2.4 Federated Query Processing
2.4.1 Query Optimization
The objective of the query optimizer is to find a good QEP. This involves two basic steps. First, enumerating alternative plans, typically only a subset of all possible QEPs is considered due to the very large number of possible plans. Second, es- timating the cost of the enumerated plans and choosing the plan with the lowest cost [38]. The query optimization can be done at two different times relative to the
query execution: (i) statically before the execution of the query, and (ii) dynamically during the execution [35]. Since static query optimization is done before the query execution, the sizes of intermediate results are unknown and have to be estimated. Errors in these estimations can lead to a suboptimal QEP. Following this approach, it is possible to cache the QEP for a query in order to save the optimization time on subsequent requests for the same query. Dynamic query optimization is progressed at query execution time. Therefore, at any point of the execution the decision on which operator to use next can be based on the actual size of the result previously produced. The main advantage of dynamic query optimization is that the actual sizes of intermediate results are available and, therefore, minimizing the probabil- ity of creating a bad plan. However, the shortcoming of this approach is that the expensive task of query optimization has to be repeated for each execution of the query.
The most popular algorithm to enumerate the plans is dynamic programming (DP). [42] contains an overview of alternative enumeration algorithms. DP creates very good plans if the cost model is accurate enough. The downside of this approach is the exponential time and space complexity and, therefore, it is not feasible for complex queries. An adaptive extension called iterative dynamic programming is proposed in [25] to overcome this disadvantage. It produces plans as good as DP for simple queries and good plans for queries too complex for DP. However, itera- tive dynamic programming is not suitable for very complex queries with dozens of relations. There are also greedy algorithms, but following the nature of the greedy paradigm they might get caught in a local optimum. [31] proposes a hypergraph- based approach to query optimization. Each sub-query will be handled as a node in the hypergraph. Nodes that share a join variable are merged into a new hypernode. Those hypernodes represent joins of sub-queries.
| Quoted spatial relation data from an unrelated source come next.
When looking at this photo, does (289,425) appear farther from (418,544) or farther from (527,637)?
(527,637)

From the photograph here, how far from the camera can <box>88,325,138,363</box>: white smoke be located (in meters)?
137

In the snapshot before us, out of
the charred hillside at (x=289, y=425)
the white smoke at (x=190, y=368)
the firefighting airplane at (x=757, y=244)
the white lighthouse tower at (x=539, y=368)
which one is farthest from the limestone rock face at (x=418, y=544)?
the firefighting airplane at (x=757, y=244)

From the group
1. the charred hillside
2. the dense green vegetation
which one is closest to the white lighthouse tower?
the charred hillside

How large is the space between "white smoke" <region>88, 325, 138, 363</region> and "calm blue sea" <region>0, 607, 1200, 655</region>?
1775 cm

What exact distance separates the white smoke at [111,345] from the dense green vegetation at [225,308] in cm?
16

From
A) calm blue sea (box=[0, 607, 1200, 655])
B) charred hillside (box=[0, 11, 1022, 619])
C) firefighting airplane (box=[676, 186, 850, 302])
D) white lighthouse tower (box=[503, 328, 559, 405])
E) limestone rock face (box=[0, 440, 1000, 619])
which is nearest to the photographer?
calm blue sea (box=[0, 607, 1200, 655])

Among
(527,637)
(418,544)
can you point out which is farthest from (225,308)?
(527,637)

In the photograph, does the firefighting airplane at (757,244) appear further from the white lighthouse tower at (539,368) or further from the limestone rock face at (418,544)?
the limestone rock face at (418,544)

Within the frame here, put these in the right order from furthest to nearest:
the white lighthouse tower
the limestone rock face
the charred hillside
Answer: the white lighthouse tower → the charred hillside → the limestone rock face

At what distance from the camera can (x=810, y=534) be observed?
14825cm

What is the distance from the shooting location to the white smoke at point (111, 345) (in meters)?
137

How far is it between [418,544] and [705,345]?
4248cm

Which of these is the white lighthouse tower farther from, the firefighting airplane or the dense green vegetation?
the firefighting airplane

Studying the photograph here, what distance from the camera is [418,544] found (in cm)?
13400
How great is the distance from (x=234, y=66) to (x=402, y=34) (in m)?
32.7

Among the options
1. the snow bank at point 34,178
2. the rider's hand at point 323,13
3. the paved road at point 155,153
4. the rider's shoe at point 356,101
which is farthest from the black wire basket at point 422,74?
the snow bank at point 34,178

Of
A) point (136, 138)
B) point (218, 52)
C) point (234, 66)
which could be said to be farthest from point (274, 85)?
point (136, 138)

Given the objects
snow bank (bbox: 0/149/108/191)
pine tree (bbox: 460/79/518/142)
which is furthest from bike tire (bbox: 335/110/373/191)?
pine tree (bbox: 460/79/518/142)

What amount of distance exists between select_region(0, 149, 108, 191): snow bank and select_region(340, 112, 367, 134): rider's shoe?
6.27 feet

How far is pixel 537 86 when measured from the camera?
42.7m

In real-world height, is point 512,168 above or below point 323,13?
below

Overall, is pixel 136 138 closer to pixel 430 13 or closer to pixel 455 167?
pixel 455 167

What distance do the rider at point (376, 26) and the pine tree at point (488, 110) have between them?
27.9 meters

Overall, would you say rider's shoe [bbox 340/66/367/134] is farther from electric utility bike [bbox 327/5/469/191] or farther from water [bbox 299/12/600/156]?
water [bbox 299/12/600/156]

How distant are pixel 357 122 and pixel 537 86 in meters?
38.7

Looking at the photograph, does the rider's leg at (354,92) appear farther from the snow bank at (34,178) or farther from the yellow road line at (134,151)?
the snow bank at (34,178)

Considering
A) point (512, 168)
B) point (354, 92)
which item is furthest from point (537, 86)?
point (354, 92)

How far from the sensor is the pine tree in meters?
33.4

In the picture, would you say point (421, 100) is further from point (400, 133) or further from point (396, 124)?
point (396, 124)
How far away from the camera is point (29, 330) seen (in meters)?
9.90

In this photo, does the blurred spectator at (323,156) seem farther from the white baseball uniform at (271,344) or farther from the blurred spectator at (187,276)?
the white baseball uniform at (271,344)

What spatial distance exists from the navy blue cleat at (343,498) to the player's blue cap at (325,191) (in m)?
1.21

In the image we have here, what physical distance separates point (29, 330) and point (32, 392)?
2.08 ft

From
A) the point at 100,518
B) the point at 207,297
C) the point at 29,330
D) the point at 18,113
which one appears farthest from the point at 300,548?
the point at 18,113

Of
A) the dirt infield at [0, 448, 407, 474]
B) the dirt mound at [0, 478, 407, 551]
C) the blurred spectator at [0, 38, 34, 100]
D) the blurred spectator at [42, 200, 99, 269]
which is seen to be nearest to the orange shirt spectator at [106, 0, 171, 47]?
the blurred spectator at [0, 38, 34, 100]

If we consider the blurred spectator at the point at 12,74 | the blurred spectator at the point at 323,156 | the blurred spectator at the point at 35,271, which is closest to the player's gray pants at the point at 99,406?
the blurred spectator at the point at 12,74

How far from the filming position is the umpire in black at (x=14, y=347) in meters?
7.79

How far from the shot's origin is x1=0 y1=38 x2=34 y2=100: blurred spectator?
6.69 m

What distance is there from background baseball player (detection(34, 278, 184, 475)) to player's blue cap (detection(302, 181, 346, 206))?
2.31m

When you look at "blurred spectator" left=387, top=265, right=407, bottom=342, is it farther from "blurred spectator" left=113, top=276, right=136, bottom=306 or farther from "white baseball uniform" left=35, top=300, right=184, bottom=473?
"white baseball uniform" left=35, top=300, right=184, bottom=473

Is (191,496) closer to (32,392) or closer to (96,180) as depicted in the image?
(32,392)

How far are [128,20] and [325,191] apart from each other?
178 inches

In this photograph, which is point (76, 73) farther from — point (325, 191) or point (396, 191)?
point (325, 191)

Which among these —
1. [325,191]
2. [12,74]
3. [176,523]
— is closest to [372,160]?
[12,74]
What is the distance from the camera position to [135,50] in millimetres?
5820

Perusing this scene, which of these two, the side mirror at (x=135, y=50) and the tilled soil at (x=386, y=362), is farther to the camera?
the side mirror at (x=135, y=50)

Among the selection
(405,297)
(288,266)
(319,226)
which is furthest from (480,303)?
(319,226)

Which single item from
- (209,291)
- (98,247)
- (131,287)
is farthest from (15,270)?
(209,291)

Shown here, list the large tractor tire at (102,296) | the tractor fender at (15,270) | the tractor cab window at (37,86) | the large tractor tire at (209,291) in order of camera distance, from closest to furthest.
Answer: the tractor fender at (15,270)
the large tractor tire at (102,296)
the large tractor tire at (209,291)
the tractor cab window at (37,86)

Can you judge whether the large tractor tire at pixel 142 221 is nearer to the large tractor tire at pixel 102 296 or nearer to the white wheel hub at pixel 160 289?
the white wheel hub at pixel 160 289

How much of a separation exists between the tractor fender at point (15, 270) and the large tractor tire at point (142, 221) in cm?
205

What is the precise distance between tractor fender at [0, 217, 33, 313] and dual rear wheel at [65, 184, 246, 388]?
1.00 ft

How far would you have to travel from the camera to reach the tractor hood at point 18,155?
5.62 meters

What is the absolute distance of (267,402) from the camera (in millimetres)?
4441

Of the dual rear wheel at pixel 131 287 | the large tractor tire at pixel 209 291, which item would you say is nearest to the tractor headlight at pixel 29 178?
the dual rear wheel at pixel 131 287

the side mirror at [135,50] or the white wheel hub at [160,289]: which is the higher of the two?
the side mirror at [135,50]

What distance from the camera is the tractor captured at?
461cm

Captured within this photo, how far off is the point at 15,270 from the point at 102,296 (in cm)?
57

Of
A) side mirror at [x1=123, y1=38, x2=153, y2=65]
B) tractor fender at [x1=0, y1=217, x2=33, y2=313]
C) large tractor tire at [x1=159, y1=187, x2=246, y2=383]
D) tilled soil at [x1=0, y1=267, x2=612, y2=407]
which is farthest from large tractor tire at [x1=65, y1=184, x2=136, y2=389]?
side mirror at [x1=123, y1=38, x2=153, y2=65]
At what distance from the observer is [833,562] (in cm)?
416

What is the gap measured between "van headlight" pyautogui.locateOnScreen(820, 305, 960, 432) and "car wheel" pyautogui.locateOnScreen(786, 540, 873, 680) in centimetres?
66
DP works in a bottom-up manner, that is starting with sub-plans that only involve one table. The best access plan(s) are considered for the next step. Then all two-way join plans using the access plans are evaluated. This includes evaluating different implementations of the join based on the query. Since using an implementation that returns an ordered result may be the better alternative if the data is needed to be sorted for a later operation. Afterwards, all three-way join plans are computed using the plans from the previous steps. If the query involves n tables, the algorithm continues in this fashion until all n-way join plans are enumerated. Inferior plans are pruned as early as possible. A plan can be pruned if there is an alternative plan that does at least the same amount of work with lower costs. When an inferior plan is pruned it is no longer be considered by the following steps of the plan generation. Thus, the complexity is significantly reduced.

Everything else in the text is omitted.